CSF samples from three types of patients, normal healthy control, subarachnoid hemorrhage (SAH) and vasospasm (CV) after SAH, were obtained from Department of Neurology at the University of Cincinnati, OH, with all required approvals and documentation from the appropriate institutional review board. The health type set had two samples from two individual patients named as control 1 and control 2. The SAH type of CSF included four samples, identified as SAH-1, SAH-2, SAH-3 and SAH-4, respectively. The vasospastic type set also consisted of four CSF samples from four patients indicated as CV-1, CV-2, CV-3 and CV-4, respectively.

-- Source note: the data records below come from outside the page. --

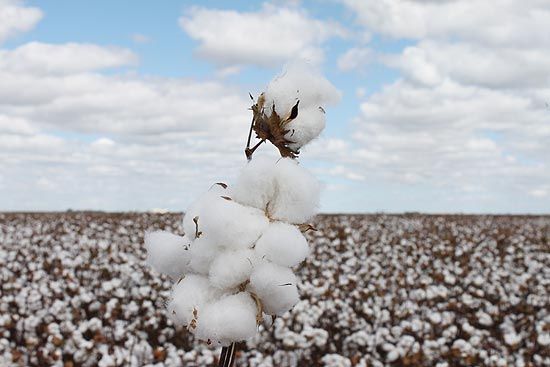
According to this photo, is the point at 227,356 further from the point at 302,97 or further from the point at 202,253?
the point at 302,97

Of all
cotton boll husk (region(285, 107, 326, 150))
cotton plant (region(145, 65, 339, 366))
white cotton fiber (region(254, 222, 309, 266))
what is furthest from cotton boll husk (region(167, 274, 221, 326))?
cotton boll husk (region(285, 107, 326, 150))

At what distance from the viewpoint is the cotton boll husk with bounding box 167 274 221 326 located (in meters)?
1.16

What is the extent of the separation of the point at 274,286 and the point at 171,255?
23cm

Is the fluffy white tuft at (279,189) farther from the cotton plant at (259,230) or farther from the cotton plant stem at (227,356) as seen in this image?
the cotton plant stem at (227,356)

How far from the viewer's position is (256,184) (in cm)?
114

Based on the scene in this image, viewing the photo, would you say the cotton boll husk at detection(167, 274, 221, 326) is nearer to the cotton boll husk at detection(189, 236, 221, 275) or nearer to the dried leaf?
the cotton boll husk at detection(189, 236, 221, 275)

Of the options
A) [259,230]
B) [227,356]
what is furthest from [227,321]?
[259,230]

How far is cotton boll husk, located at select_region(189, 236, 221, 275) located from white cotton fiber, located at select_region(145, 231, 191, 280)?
54 mm

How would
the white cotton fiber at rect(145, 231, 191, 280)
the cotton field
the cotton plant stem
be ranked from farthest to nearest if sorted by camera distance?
1. the cotton field
2. the white cotton fiber at rect(145, 231, 191, 280)
3. the cotton plant stem

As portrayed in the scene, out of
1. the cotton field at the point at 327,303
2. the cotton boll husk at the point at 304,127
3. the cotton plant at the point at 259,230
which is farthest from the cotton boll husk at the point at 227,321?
the cotton field at the point at 327,303

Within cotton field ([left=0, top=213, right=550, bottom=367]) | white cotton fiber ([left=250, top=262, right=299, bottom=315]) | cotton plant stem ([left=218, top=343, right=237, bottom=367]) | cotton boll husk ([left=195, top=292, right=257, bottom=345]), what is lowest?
cotton field ([left=0, top=213, right=550, bottom=367])

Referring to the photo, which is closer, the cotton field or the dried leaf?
the dried leaf

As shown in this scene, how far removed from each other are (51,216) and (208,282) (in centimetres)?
1551

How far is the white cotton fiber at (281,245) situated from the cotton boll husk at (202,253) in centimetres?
8
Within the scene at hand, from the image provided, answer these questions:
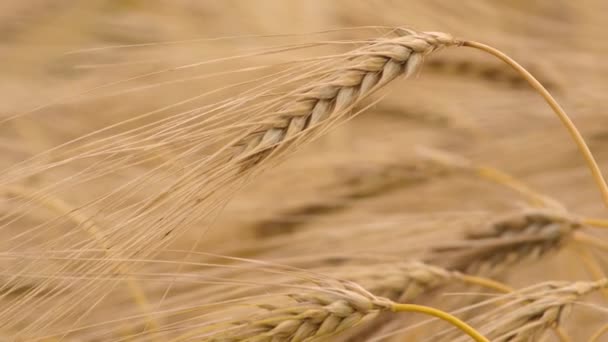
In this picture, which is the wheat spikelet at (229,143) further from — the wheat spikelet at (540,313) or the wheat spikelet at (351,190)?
the wheat spikelet at (351,190)

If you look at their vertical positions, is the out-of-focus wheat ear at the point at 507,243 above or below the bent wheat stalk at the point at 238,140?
below

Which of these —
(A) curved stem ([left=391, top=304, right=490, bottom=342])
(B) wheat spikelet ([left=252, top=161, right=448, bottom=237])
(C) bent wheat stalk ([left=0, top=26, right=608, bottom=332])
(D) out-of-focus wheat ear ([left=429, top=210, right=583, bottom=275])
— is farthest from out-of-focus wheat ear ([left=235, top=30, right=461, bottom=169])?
(B) wheat spikelet ([left=252, top=161, right=448, bottom=237])

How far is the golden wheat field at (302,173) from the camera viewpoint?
557 millimetres

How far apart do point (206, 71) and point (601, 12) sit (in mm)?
641

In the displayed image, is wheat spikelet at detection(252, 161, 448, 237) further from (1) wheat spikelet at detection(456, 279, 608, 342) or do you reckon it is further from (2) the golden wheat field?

All CSF samples were mixed gently to avoid possible gradient effects and divided as aliquots in plastic (polypropylene) tubes. The aliquots were immediately frozen at −80 °C and stored. Before analysis, the CSF samples were thawed slowly on ice, processed and analyzed immediately.

It is important to note that the occurrence of hemorrhage in the subarachnoid space inevitably introduces blood products into CSF resulting in a mixture characteristic of diseased sample matrix. Previous studies have partly revealed that the degeneration of blood products leads to the formation of oxidative substances such as oxyhemoglobin which might trigger the overcontraction of the arterial wall and brain ischemia.10,46 Therefore, instead of removing blood composition from CSF samples by ultrafiltration or other purifying procedures, keeping the intrinsic condition of the diseased CSF samples (mixed with some blood) and studying the detailed difference among the disease states and control can provide more comprehensive information for diagnostic and therapeutic purposes.

After thawing, CSF samples were passed through 0.22 μm filters (Agilent Technologies, Santa Clara, CA) prior to LC separation to eliminate various insoluble materials. A Sorvall RC-5B refrigerated superspeed centrifuge (Dupont Instruments, Wilmington, DE) was utilized at 2000 rpm for 10 min.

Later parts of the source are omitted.